Dentro de la muchedumbre casi adormecida, el único rostro devastado por la tristeza fue el de Simone de Beauvoir, a la que divisamos por un instante a través de la ventanilla del carro fúnebre. Ahí estaba la muerte, ensimismada, adolorida, ahí estaba la consternación del amor. Sartre la había dejado sola, como ella lo profetizó y temió en El Segundo Sexo. Sartre no estaba allá para confortarla.
Así que no pudimos registrar, en esa gente, muestras visibles de pesadumbre. Era como si enterraran un libro, un clásico distante, un esqueleto, de palabras, y no un hombre real, un amigo y compadre, un miembro de la familia. Flores sí, en algunas manos.
Una que otra mirada mareada y seca y lejana, algunos aprendices del existencialismo vagabundeando entre las sepulturas como si se les hubiera quebrado la brújula o no supieran con quién discutir. Había muchísima gente, pero no era un desbordante homenaje popular a un gigante, a alguien que había sacudido el pensamiento. Nos dio la impresión, de repente, que la multitud no formaba parte de ningún colectivo, que ninguna unidad o pena secreta, ninguna complicidad insondable, los cohesionaba y convocaba hasta ese lugar. Cada uno venía y se iba por su fría cuenta.

Datos de ubicación espacial
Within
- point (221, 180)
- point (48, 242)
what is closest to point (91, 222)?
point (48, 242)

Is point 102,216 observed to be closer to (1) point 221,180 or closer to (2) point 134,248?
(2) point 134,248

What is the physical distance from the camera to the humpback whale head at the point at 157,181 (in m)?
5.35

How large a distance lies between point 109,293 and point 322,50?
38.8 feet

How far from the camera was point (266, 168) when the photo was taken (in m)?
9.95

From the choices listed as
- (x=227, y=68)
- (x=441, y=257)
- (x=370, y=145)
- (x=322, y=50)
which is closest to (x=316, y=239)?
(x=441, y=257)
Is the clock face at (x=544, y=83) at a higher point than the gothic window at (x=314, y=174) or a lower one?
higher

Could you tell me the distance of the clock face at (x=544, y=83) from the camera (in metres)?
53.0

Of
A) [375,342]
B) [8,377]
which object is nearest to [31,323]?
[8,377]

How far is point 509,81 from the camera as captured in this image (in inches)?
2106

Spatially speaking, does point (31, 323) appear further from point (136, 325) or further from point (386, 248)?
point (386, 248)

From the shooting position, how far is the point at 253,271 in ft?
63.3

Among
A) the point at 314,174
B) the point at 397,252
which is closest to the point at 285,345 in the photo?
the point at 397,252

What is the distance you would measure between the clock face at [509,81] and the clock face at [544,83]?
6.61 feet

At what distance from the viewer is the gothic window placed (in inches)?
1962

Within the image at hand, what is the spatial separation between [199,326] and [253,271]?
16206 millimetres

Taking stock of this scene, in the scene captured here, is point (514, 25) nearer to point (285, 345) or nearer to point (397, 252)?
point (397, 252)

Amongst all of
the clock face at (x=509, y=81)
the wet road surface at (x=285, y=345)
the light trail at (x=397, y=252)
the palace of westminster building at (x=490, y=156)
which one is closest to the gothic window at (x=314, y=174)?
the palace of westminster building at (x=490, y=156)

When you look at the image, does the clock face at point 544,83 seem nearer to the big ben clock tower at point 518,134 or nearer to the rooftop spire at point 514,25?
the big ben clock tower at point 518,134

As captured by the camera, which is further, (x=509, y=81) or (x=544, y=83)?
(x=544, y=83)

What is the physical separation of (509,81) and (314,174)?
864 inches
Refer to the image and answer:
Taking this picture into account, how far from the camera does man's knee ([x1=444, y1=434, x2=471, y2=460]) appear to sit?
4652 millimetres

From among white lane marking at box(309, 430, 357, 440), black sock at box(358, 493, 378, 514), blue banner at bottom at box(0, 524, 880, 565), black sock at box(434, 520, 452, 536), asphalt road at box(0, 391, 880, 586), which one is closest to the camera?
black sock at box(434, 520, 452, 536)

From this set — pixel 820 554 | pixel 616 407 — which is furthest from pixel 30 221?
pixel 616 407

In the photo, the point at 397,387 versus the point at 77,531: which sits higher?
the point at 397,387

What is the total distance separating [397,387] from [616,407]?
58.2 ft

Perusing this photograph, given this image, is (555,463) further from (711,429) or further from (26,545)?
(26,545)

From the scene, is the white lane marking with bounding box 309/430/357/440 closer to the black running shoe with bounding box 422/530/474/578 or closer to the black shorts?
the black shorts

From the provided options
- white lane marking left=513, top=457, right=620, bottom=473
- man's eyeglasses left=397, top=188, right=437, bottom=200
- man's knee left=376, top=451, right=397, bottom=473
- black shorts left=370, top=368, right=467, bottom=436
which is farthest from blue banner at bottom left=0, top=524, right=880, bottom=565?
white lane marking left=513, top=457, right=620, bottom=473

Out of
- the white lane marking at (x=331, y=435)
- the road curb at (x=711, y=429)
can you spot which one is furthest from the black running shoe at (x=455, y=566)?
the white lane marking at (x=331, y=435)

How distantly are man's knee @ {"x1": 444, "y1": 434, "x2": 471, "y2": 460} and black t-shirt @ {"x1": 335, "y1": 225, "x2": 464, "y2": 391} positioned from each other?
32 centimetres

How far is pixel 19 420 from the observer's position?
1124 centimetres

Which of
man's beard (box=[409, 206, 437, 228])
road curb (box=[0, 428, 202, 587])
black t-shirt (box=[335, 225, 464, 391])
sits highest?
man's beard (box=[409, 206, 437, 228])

# [Consigna del ejercicio]
Enumera todos los adjetivos que el fragmento citado aplica a la mirada en la frase que empieza con "Una que otra mirada".

# [Resultado del ejercicio]
mareada, seca, lejana